The Build Hour session, hosted by Sarah Urbonus from OpenAI, introduced the newly released GPT-Realtime-2 models, focusing on empowering developers and companies to integrate advanced voice-powered AI capabilities into their products. Joined by Terry, a multimodal API product manager, and Erica, a solutions engineer, the session aimed to showcase practical applications of these models through live demos, including voice-powered search agents and product analytics dashboards. The event also featured insights from the Sierra team, who shared their experience building scalable, reliable voice AI agents for enterprise customer service.

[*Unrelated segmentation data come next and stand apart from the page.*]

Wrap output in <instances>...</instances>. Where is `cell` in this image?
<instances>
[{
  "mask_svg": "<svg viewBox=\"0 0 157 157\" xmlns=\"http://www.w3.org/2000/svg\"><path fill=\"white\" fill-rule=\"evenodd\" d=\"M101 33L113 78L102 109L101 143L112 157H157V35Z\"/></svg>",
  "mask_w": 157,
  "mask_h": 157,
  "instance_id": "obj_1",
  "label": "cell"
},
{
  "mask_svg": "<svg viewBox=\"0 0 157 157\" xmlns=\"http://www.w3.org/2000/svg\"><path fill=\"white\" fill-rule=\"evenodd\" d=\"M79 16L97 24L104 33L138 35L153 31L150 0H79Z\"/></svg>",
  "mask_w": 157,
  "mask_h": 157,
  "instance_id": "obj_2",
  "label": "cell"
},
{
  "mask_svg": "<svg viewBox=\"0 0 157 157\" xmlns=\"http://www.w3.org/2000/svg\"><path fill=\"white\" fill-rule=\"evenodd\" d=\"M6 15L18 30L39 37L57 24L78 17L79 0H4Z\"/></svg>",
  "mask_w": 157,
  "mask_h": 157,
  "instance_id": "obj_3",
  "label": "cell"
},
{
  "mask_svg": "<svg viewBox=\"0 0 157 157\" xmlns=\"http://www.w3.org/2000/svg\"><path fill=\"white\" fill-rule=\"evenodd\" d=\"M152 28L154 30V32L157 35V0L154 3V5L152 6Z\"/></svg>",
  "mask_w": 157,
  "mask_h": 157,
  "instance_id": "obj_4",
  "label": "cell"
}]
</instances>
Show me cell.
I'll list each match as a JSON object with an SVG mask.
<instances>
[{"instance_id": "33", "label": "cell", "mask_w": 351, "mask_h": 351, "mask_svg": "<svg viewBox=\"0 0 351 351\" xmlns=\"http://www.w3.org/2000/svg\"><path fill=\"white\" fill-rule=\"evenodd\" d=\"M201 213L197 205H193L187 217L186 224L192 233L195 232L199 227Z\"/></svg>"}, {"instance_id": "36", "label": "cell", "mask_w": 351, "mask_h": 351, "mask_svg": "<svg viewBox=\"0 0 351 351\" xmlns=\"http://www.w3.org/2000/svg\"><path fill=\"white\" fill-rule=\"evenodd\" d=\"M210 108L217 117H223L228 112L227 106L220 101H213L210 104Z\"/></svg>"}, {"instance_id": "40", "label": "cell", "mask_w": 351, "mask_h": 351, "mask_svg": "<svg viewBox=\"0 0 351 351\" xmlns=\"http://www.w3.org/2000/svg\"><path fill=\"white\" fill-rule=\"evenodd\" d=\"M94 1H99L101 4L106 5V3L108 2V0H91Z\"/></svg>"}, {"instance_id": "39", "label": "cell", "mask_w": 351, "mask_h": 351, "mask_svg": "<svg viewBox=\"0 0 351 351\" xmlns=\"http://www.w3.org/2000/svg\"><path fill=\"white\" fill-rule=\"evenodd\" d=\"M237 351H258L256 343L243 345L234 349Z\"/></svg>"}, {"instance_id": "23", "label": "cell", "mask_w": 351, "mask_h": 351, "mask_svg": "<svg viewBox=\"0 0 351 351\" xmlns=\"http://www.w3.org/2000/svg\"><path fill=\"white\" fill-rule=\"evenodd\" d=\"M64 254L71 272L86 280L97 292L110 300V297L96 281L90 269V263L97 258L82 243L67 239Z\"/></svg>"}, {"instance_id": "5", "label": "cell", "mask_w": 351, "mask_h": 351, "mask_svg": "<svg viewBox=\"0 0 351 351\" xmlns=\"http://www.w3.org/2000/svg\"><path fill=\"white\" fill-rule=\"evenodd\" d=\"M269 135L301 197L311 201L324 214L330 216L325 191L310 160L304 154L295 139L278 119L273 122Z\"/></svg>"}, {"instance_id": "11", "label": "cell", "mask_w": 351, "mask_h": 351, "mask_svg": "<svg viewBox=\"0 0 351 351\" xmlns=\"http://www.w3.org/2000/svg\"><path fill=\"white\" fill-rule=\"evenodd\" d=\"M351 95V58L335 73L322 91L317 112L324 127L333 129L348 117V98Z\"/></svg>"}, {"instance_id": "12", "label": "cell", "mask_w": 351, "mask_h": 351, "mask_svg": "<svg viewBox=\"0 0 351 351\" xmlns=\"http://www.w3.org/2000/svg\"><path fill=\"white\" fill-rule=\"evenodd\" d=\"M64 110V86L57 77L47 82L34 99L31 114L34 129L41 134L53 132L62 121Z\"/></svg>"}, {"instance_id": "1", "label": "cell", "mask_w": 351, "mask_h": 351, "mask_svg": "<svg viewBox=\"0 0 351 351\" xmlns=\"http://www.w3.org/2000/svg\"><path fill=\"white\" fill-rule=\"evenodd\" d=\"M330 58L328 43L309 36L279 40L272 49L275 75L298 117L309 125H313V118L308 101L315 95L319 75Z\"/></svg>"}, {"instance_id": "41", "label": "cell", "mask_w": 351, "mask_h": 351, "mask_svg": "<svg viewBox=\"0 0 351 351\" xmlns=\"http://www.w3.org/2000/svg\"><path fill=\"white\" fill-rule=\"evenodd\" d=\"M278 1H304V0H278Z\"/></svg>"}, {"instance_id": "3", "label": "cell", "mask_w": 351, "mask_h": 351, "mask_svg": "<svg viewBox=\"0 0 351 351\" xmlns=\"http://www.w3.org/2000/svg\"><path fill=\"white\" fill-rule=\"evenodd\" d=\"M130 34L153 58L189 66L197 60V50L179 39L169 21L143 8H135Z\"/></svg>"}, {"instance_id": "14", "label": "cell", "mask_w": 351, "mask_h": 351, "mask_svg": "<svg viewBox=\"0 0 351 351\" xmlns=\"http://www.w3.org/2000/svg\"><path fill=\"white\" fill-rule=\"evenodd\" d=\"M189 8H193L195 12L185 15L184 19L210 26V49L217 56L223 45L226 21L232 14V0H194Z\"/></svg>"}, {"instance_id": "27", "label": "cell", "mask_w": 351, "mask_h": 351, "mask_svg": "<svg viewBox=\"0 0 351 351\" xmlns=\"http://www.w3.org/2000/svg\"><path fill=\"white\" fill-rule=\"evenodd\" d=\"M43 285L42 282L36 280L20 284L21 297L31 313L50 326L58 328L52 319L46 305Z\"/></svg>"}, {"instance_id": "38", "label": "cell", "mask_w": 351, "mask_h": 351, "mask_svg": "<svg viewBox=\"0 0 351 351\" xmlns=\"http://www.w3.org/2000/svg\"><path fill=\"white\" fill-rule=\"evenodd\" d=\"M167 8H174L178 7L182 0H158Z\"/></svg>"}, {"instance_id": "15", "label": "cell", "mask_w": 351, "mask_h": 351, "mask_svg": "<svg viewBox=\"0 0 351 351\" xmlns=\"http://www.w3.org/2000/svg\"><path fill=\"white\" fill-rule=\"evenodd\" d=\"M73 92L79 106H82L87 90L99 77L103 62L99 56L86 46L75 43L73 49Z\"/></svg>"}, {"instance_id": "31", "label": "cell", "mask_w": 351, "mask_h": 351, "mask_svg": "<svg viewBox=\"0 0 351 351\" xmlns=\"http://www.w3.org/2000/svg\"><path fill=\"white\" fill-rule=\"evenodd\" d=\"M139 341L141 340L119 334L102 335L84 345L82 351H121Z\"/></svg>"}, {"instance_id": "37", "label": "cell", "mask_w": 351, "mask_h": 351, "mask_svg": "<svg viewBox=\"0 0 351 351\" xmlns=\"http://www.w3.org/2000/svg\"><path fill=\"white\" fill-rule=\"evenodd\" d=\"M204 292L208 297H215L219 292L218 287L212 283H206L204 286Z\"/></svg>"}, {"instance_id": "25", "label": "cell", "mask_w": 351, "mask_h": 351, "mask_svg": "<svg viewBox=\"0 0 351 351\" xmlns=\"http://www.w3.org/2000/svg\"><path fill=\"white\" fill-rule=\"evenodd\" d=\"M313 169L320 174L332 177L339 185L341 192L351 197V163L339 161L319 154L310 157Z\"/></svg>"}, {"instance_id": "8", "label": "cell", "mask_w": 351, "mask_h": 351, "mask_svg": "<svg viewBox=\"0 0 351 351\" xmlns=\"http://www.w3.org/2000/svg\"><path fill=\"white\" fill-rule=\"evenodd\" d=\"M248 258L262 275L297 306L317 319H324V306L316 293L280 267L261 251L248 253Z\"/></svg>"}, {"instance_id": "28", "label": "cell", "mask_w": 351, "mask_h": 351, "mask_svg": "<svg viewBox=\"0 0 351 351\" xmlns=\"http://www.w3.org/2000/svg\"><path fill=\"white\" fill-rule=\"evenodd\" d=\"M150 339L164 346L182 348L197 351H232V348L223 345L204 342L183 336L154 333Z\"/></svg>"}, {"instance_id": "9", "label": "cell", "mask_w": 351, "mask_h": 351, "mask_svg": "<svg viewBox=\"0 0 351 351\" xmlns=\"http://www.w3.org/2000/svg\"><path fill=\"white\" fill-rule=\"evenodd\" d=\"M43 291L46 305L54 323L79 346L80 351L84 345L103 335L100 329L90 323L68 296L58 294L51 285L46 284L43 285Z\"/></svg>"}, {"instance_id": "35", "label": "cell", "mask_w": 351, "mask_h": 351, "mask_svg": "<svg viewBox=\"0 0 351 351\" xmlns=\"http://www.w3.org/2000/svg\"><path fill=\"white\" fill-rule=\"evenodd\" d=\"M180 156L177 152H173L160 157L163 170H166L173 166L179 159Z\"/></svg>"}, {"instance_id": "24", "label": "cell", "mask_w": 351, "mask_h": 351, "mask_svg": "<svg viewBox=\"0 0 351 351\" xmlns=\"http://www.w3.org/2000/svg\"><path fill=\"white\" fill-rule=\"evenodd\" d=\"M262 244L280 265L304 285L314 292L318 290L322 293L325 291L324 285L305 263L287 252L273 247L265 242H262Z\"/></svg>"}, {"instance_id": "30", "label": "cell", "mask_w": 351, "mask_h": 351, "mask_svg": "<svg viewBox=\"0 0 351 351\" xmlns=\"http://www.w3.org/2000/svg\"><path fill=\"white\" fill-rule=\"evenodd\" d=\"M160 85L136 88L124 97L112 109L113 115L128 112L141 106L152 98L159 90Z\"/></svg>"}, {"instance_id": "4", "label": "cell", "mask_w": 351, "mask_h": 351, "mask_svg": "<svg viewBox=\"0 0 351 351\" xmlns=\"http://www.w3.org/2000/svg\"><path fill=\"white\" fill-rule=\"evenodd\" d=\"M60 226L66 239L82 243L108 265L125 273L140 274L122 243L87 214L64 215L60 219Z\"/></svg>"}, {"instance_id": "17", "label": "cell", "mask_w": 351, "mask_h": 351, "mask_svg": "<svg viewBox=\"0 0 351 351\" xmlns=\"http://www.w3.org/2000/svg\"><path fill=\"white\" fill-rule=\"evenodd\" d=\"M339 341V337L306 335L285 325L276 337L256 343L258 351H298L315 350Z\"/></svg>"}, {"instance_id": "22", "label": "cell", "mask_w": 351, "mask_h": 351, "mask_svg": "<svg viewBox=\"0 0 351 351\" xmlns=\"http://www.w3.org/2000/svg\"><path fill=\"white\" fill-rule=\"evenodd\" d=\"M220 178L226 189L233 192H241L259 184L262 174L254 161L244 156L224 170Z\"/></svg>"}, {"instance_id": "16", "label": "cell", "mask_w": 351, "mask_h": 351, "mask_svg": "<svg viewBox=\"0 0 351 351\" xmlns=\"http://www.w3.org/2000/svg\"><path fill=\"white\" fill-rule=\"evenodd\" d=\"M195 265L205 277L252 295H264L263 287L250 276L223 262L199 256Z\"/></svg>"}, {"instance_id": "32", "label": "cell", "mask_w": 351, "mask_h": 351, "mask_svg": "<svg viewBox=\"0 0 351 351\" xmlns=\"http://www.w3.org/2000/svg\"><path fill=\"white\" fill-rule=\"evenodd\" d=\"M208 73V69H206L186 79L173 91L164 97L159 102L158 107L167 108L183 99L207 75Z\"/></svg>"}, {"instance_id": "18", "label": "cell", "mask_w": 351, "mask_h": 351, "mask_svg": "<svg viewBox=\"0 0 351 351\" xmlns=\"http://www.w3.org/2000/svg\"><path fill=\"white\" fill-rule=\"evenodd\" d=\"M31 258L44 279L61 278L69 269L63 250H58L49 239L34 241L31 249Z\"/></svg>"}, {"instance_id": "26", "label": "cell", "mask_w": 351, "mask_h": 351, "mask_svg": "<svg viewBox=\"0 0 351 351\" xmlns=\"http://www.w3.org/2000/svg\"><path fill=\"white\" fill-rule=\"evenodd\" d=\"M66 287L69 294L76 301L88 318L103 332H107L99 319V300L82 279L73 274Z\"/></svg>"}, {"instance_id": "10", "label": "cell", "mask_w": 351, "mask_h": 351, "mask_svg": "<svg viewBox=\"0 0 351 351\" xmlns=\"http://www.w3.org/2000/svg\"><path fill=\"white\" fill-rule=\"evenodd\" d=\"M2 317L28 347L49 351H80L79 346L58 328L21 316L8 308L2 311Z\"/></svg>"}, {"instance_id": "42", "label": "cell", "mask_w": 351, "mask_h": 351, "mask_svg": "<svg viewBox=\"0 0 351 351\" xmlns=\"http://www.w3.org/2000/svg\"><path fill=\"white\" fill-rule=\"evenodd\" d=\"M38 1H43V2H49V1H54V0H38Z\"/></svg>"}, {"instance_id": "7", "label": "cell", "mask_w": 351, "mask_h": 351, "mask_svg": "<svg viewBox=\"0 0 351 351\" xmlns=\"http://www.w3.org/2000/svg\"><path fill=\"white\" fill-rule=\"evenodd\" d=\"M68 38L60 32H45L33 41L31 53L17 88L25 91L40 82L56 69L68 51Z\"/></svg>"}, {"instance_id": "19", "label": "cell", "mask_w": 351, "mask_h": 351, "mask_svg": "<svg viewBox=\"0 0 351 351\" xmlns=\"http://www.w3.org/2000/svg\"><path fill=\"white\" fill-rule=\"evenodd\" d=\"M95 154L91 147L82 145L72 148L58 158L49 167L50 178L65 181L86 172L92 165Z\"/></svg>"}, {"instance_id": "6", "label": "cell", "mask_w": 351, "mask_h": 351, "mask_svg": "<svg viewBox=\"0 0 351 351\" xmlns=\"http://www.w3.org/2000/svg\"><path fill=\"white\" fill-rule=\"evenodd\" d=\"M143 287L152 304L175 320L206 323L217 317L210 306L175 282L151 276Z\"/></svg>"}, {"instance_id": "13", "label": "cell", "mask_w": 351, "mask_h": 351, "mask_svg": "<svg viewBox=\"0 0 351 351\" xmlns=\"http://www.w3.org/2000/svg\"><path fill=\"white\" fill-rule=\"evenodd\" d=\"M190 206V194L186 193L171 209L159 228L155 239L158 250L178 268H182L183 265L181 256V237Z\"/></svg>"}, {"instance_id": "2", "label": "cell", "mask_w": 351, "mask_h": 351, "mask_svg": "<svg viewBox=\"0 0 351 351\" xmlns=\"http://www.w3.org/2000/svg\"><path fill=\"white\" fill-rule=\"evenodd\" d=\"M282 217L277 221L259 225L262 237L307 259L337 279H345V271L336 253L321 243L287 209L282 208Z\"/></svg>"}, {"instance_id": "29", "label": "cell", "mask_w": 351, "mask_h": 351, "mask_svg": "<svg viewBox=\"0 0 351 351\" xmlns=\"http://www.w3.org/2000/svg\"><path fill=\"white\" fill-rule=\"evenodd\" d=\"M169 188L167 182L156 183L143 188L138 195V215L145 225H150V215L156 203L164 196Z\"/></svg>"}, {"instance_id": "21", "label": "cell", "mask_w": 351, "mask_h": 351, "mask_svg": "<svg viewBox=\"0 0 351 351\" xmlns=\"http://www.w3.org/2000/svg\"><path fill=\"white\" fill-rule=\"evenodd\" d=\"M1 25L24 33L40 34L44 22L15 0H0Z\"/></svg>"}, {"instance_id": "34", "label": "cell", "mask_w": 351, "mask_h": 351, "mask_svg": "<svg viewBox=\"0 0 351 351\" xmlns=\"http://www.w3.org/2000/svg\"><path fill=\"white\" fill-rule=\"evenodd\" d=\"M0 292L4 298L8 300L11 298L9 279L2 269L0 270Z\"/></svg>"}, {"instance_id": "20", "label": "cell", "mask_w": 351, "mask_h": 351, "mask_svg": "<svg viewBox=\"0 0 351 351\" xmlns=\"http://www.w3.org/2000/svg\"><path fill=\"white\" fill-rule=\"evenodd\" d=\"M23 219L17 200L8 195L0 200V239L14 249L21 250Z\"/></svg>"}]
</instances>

The new GPT-Realtime-2 release includes three key models: a real-time translation model supporting over 70 input and 13 output languages with low latency; the GPT realtime whisper model for fast, accurate transcription across 80 languages; and the GPT realtime 2 model, which brings advanced reasoning and tool-calling capabilities to voice applications. Notable improvements include a fourfold increase in context window size to 128k tokens, parallel tool calls, enhanced domain vocabulary understanding, and controllable expressiveness, enabling more natural and intelligent voice interactions.
Erica demonstrated a voice-powered e-commerce shopping assistant that not only understands natural language queries but also operates the user interface by calling multiple tools in parallel, such as weather checks and product reviews. This showcases the model’s ability to reason across various data sources and maintain conversational context without constant verbal confirmation. Another demo highlighted a product analytics dashboard where the AI assistant helped a product manager investigate regional issues by filtering data, comparing metrics, and summarizing findings verbally, illustrating the model’s potential as an intelligent analyst in the loop.
The Sierra team provided a customer spotlight, explaining the challenges of deploying voice AI in real-world customer service environments. They emphasized the importance of reliability, policy adherence, and handling noisy, interrupted, and accented speech. Their production system layers additional infrastructure on top of GPT-Realtime-2, including custom voice activity detection, workflow orchestration, and compliance features, to ensure agents perform accurately and safely at scale. They also discussed evaluation methods focusing on end-to-end task success rather than just voice quality or transcription accuracy.
During the Q&A, the panel addressed common concerns such as handling interruptions, session length beyond one hour, and escalation strategies for complex reasoning tasks. They highlighted best practices like customizing voice activity detection, managing session state across calls, and dynamically injecting context to maintain decision consistency. The session concluded with resources for developers, announcements of upcoming build hours, and encouragement for community feedback to tailor future content, reinforcing OpenAI’s commitment to advancing accessible, intelligent voice AI technologies.